A partir do final do século XIX, o individualismo, o declínio das vocações religiosas, as mudanças nas representações do feminino, a valorização da instrução secular e o feminismo – com suas bandeiras de educação sexual e igualdade entre os sexos – aceleraram a desimportância da virgindade. As alterações comportamentais do pós-Primeira Guerra Mundial foram acentuadas com a popularização da psicanálise, que deu destaque à sexualidade na vida humana e à diversidade de desejos e experiências. No pós-Segunda Guerra, o ritmo aumentou com a difusão de práticas contraceptivas nas mãos das mulheres, a escola mista, o crescimento do número de médicas e das pesquisas sobre sexualidade. As referências ao sexo, a valorização do desejo e as descrições do ato sexual ficaram cada vez mais banais na imprensa, no cinema, na literatura e nas salas de aula. Knibiehler lembra também o impacto social da pílula anticoncepcional e da Revolução Sexual do final dos anos 1960 na liberação feminina, no planejamento familiar e no desprestígio do hímen e da vergonha associada ao corpo. O estupro finalmente passou a ser condenado por seu caráter violento e não mais por questões morais ou de honra familiar.

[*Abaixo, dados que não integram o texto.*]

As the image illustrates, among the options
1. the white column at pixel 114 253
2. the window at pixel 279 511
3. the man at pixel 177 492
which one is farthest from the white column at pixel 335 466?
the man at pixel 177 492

Knibiehler conclui com as inquietações de uma era em que a virgindade feminina parece não ter mais nenhum valor (será?). Sua função como garantia de legitimidade da prole se extinguiu com os avanços científicos no controle da natalidade e nos testes de DNA. Sua função de conferir status e autonomia ao “sexo fraco” perdeu a razão de ser com a emancipação feminina. E a de assegurar a dominação masculina na união conjugal diminui muito com a liberação sexual e o declínio do patriarcado. Contudo, a autora questiona se é mesmo o caso de declarar o fim da desigualdade de gênero ou o triunfo da sexualidade livre quando se observa a práticacotidiana.

Na Quinta e mais francesa das partes do livro, Knibiehler propõe uma reflexão a respeito do real grau de desqualificação social da virgindade feminina, já que o assunto não morreu. O fato de apresentar uma realidade francesa não deve desinteressar o leitor brasileiro. Podemos aprender muito observando uma sociedade na qual o pensamento laico é poderoso, os mulçumanos são influentes, o aborto é legal, e as pesquisas sobre as práticas sexuais são bem desenvolvidas. Estabelecer comparações com o nosso país é o próximo passo.

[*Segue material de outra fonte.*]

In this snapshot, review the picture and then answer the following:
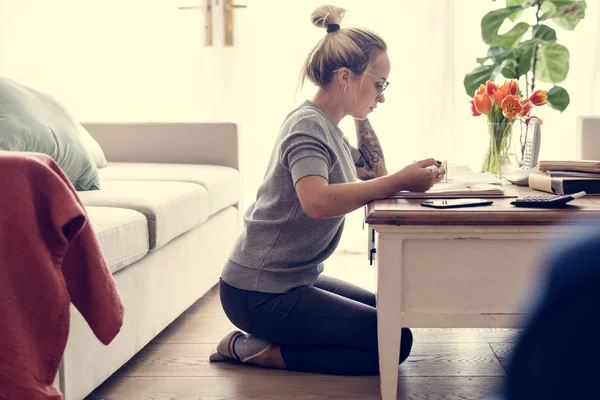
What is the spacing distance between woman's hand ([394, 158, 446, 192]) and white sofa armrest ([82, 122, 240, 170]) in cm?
155

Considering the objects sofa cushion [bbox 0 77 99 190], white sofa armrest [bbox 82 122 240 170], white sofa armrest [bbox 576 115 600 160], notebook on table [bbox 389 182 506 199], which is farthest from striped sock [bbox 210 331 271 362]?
white sofa armrest [bbox 576 115 600 160]

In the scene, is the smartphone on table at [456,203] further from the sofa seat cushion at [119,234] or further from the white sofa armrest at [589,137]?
the white sofa armrest at [589,137]

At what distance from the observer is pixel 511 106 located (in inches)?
87.4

Embora as jovens possam dispor de sua virgindade, a liberdade sexual e a valorização das escolhas pessoais trazem consigo novos problemas. Deixar de ser virgem é ainda no século XXI um rito, triunfal ou angustiante. Diante da grande variedade de experiências, levando a crer que a subjetividade pesa hoje muito mais do que antes, Knibiehler confronta dados gerais (como a média de idade na primeira relação sexual) com testemunhos pessoais que confirmam a pressão masculina e familiar interferindo nas “escolhas”, a submissão às prescrições médicas, os efeitos colaterais dos contraceptivos, as dificuldades em reportar um estupro, e os riscos (como a gravidez indesejada). Além disso, certos grupos religiosos fazem releituras da virgindade, colocando-a num pedestal, abominando as não virgens e, como efeito colateral, fazendo proliferar na França os atestados médicos de virgindade e as cirurgias de reconstituição de hímen…

Nada como uma História bem feita para iluminar presente e futuro.